#### Document extract:
-*-
I’ve come to terms with the fact that I love movies. This blog was never started as a way of garnering Diablo Cody type success. This was my Confession Booth: I ranted and raved about this fixation that I’ve had since (almost) birth.
Through thick and then, the Playground has kept me sane. It’s now time to regain that sanity.
Now, I’m sure you don’t care about any of that, you’re here for film reviews.
Okay, here are some interesting movies I’ve watched lately. Consider all of these strong recommendations:
God Bless America (2011) (satire, man and teenager kill people who “deserve it”) I am so torn on this movie. It has some very real satirical bite. There are two very good performances. There is a genuine filmmaking voice here, and yet I feel like some of the potential got lost somewhere. The movie stopped being a “movie,” and started being a polemic. I agree with many of the points, but what did I take from it in the end? Despite the fact that I think it’s inherently flawed, God Bless America still asks some tough questions about our culture that are worth considering.
Days of Heaven (1978) (Terrence Malick, meditation on childhood) This is almost a perfect movie. The stuff that makes it perfect is beyond my realm of writing in a short paragraph like this. The story was a little mundane, but this is not about plot. It’s about the visual poetry and emotion conveyed. I remember being captivated by this movie as a kid. I was wondering if they placed something over the camera (the concept of a “filmmaker” hadn’t dawned on me yet). What else can I say? It’s a classic.
-*-
#### Listed entries:
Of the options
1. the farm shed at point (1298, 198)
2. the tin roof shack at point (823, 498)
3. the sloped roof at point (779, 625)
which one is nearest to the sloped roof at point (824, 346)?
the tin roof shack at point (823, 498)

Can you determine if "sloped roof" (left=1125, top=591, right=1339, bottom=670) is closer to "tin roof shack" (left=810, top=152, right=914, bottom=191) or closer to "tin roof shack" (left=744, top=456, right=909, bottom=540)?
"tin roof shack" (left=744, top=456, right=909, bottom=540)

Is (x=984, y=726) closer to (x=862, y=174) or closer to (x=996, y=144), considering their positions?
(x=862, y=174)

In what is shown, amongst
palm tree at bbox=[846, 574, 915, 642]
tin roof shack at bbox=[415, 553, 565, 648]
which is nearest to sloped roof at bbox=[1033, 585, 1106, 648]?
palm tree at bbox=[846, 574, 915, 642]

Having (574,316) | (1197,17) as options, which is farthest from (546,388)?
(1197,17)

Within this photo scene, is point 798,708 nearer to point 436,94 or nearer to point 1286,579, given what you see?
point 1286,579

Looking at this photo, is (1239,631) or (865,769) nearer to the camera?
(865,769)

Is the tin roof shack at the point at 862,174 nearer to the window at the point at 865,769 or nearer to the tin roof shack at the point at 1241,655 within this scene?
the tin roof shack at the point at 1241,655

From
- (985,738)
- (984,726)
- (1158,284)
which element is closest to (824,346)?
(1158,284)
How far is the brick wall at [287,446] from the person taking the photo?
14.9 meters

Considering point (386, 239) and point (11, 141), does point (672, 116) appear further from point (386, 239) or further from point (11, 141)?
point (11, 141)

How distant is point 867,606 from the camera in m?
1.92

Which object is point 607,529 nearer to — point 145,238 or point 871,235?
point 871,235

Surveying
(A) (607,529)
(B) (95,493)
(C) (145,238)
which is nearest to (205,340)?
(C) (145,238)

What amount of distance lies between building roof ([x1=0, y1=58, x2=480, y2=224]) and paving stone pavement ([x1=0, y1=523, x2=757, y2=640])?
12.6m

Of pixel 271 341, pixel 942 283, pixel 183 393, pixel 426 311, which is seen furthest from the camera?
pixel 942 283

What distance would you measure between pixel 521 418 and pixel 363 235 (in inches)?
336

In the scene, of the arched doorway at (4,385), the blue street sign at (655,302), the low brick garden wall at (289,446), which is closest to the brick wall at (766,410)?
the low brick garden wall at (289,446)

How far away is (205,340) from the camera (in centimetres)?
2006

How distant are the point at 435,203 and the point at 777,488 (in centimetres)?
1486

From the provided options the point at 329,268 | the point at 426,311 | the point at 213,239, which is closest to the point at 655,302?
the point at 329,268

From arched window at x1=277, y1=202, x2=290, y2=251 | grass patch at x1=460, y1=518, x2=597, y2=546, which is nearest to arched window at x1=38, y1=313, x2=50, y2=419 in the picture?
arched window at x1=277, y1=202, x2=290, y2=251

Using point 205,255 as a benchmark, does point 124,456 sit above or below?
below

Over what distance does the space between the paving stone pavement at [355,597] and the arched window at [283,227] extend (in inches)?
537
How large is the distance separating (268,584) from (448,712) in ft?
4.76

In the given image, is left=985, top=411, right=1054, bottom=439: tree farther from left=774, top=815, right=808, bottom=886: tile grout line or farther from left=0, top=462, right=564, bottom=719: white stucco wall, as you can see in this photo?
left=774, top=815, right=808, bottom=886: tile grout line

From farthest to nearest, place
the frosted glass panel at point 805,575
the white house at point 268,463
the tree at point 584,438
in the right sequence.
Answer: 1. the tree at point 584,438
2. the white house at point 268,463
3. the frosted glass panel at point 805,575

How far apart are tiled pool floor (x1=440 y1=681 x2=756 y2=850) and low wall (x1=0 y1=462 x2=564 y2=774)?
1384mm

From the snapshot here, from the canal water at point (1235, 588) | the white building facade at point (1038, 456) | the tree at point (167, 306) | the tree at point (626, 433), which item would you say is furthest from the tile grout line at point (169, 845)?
-*-
#### The tasks:
1) Rename "paving stone pavement" to "stone walkway" in the stretch of the records from the line containing "Using point 205,255" through the end of the records, and give that stretch again with nothing else changed.
2) Go on with the blog post of film recommendations, picking up after its final sentence.
The film blog post and the records have nothing to do with each other.

#### Task-by-task results:
1)
Using point 205,255 as a benchmark, does point 124,456 sit above or below?
below

Over what distance does the space between the stone walkway at [355,597] and the arched window at [283,227] extend (in inches)?
537
How large is the distance separating (268,584) from (448,712) in ft?
4.76

In the given image, is left=985, top=411, right=1054, bottom=439: tree farther from left=774, top=815, right=808, bottom=886: tile grout line or farther from left=0, top=462, right=564, bottom=719: white stucco wall, as you can see in this photo?
left=774, top=815, right=808, bottom=886: tile grout line

From farthest to nearest, place
the frosted glass panel at point 805,575
the white house at point 268,463
the tree at point 584,438
in the right sequence.
Answer: 1. the tree at point 584,438
2. the white house at point 268,463
3. the frosted glass panel at point 805,575

How far apart are tiled pool floor (x1=440 y1=681 x2=756 y2=850) and low wall (x1=0 y1=462 x2=564 y2=774)?
1384mm

From the snapshot here, from the canal water at point (1235, 588) | the white building facade at point (1038, 456) | the tree at point (167, 306) | the tree at point (626, 433), which item would you say is furthest from the tile grout line at point (169, 845)?

2)
The Masque of Red Death (1964) (Corman does Poe, Vincent Price) I can’t believe Roger Corman made this movie. Everything is premeditated, and all the ingredients (cinematography, set design, acting) don’t scream “cheap” but carefully considered. Corman gets unfairly dismissed for what he created, which is the “B” movie industry as we know it. That doesn’t mean that his movies didn’t have inherent quality. Would you rather suffer through Citizen Kane again, or watch The Wild Angels?
Meshes in the Afternoon (1943 experimental film) In the bullets above, I neglected to mention that I also started studying the Underground Film movement. This is a cornerstone piece of art, made by dancer and Voodoo High Priestess Maya Deren. Every image in this movie was carefully considered. There is a definite emotional affect at the end. Sure, it goes on too long. Still, you can’t mock it in the way it is easy to mock most avant garde films. There is something deep going on here.
Charley Varrick (1973) (Walter Matthau as a stunt pilot turned bank robber) Don Siegel time, and this is now my favorite one of his movies. This had all the qualities of a good crime novel. The characters were given time to live fully on screen. There were odd details that were included, and scenes that played out unexpectedly. I praise the script, but the director also applied just the right amount of restraint. Joe Don Baker picks up the movie and puts it in his pocket as an amoral, yet moralistic cop.
Bagdad Cafe (1987) (German woman ends up in Desert) I long avoided this film because it seemed too “important.” That was a complete misjudgment, as there is something here for everyone to like. The fascinating thing about Bagdad Cafe was that it was not plotted at all. There was no way to map it along a conventional three act structure. The characters drive the story, and the action unfolded on whatever random decision they made. I feel like saying it was “charming” is somehow selling it short. Still, there is a logic and chemistry this movie has that is all its own.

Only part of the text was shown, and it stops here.